Residential stands buoy ZPI

01 Apr, 2018 - 00:04 0 Views

The Sunday Mail

Zimre Property Investment Limited reported a 100 percent jump in operating profit to $1,4 million for the year to December 31, 2017, driven by the sale of residential stands.

Indications from ZPI are that activity was mainly oiled by the availability of mortgage financing, favourable payment terms and the desire to hedge against inflation and exchange rate changes.

However, revenue for 2017 eased four percent to $5,3 million compared to $5,5 million in the prior year as rental income narrowed.

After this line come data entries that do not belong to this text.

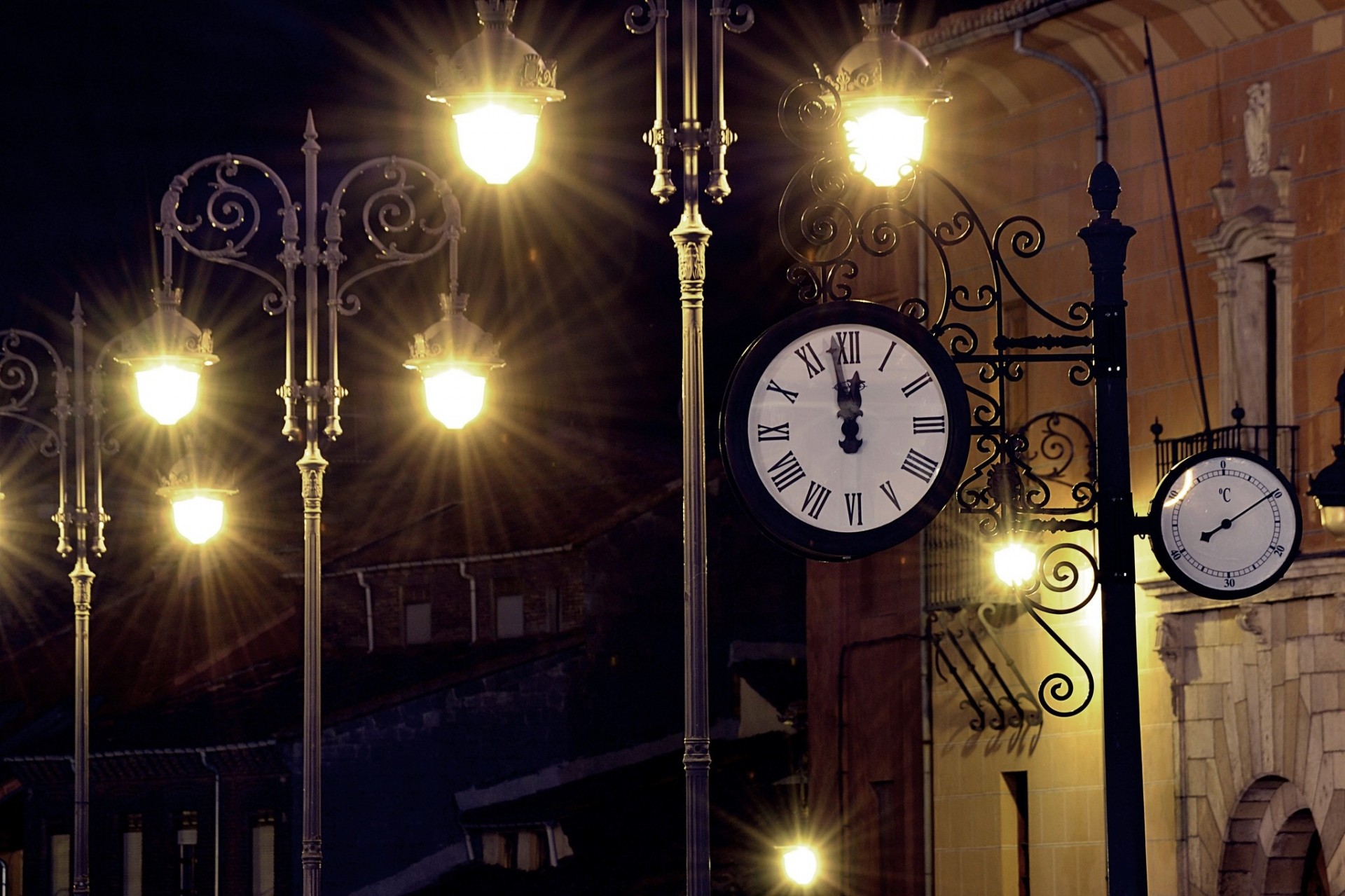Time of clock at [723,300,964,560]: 11:58
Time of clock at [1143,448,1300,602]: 8:09
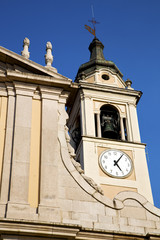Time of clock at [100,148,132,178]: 5:05
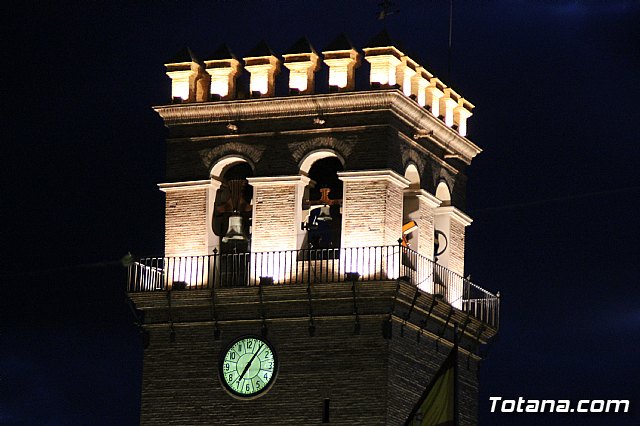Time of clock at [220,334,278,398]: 7:06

Management said industry-wide, there had been an increase in voids on depressed demand as tenants opted for cheaper properties. Tenants continued to reduce occupied office and industrial space, and continued to seek rent reductions to manage operating costs.

“This resulted in excess supply of office and industrial space,” said ZPI chair Mrs Jean Maguranyanga in a statement accompanying the group’s financials. As such, ZPI’s rental income declined by 11 percent to $2,7 million compared to $3,1 million in the prior year. She said retail space performed comparatively better than other sectors. Investment properties were valued by independent valuers at $34,6 million, which was a 2 percent decline from the $35,3 million in the prior year. The figure excludes Zimre Centre Harare.

There was a marginal increase in portfolio average yield from seven percent in 2016 to 7,8 percent whilst voids increased to 26 percent from 24 percent in the prior year. A negative fair value adjustment on investment property of $7 million was recorded as at year end compared to the $2,8 million negative fair value adjustment in 2016.

This resulted in profit for the year of $2,5 million compared to a loss of $1,5 million in the prior year. Total assets grew to $56 million from $52 million. ZPI declared a dividend of 0,03 cents a share. Meanwhile, the firm is proceeding with major projects such as the Victoria Falls shopping mall that will house major retail chains, banks, food courts and restaurants.

Management is upbeat about performance in 2018, although demand for CBD office and industrial space is expected to remain subdued.